2) "Partially filled core", e.g. guest has 8 threads-per-core declared
   but only one vcpu available

This is the only one I can see as relying on Linux guest behaviour.
We kind of get away with this by accident with a Linux guest - it will
try to bring up all 8 threads, but fail non fatally.  We shouldn't
allow this situation, although we do right now.  Bharata posted a
patch which would prevent this in qemu, and I have a BZ to make
libvirt not allow this construction either.

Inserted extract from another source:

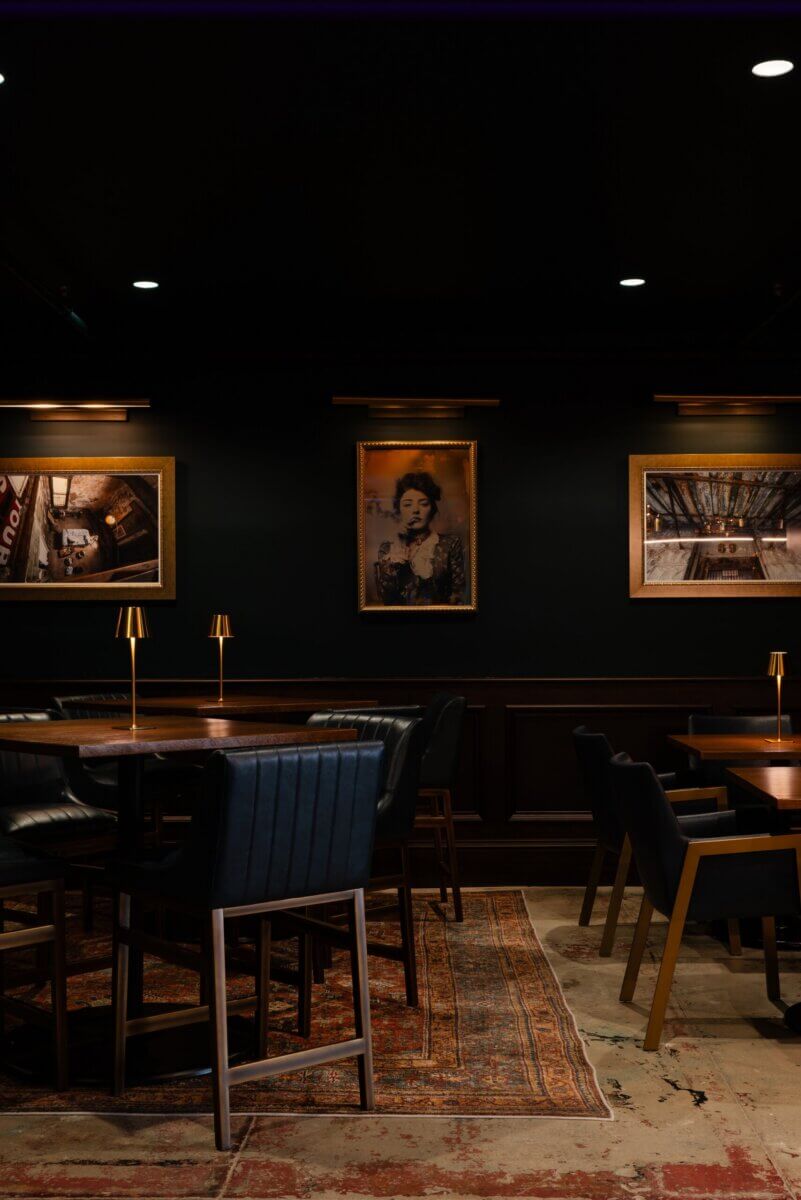 You Won't Believe What They Found Inside This 120-Year-Old Memphis Hotel - 9 Dark dining room with black walls, three framed pictures, small gold table lamps, and dark leather chairs on a patterned rug, reflecting boutique hotel design.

> >>PHB is more interesting - how is the user supposed to add more?
> >
> >That's an open question. Since we model a real P8 chip we can only
> >model the PHBs as they exist on it, which is up to 3 per chip at
> >very specific XSCOM addresses. We could try to model some non-existing
> >P8 chip with more but bad things will happen when the FW try to assign
> >interrupt numbers for example.
> >
> >We simulate a machine that has been primed by HostBoot before OPAL
> >starts. So we rely on what the device-tree tells us of what PHB were
> >enabled but appart from that, we have to stick to the limitations.
> >
> >>And there always will be the default one
> >>which properties are set in a separate way (via -global, not -device). I
> >>found it sometime really annoying to debug the existing pseries which
> >>always adds a default PHB (I know, this was to make libvirt happy but this
> >>is not the case here).
> >>
> >>Out of curiosity - if we have 2 chips, will the system work if the second
> >>chip does not get any LPC or PHB attached?
> >
> >This is something I need to look into, there's a lot of work needed to
> >properly model "chips" that I haven't done yet, but what is there is
> >sufficient for a lot of usages already.
> 
> For now, if possible, I'd suggest implementing -nodefaults with no defaults
> whatsoever and create a config somewhere in the qemu tree to pass it via
> -readconfig to get reasonably configured machine so people will know what is
> expected to work but there will still be possibility for experiments (do not
> we secretly hope that other vendors will start designing/manufacturing their
> ppc64 chips?). It could be a config file per an actual POWER8 chip (we have
> two already).

I can see some benefit to that approach, but it does stray away from
current qemu practice (in general, not just compared to spapr).
Hmm.. not sure.

What I do think would be a good idea is to represent a POWER8 "chip"
as a instantiable qdev device, which will create the scoms and PHBs
under itself as per the hardware.  We can add device properties as
needed to make that construction more flexible.

We probably don't want to link the number of CPUs to the chip qdevs,
partly because that doesn't really fit the qemu model, but also
because we'll probably want some extra flexibility.  e.g. making a UP
system for experimentation, even though a single chip would have
multiple cores (IIUC) - SMP TCG is super slow, so we probably want that.

-- 
David Gibson                    | I'll have my music baroque, and my code
david AT gibson.dropbear.id.au  | minimalist, thank you.  NOT _the_ _other_
                                | _way_ _around_!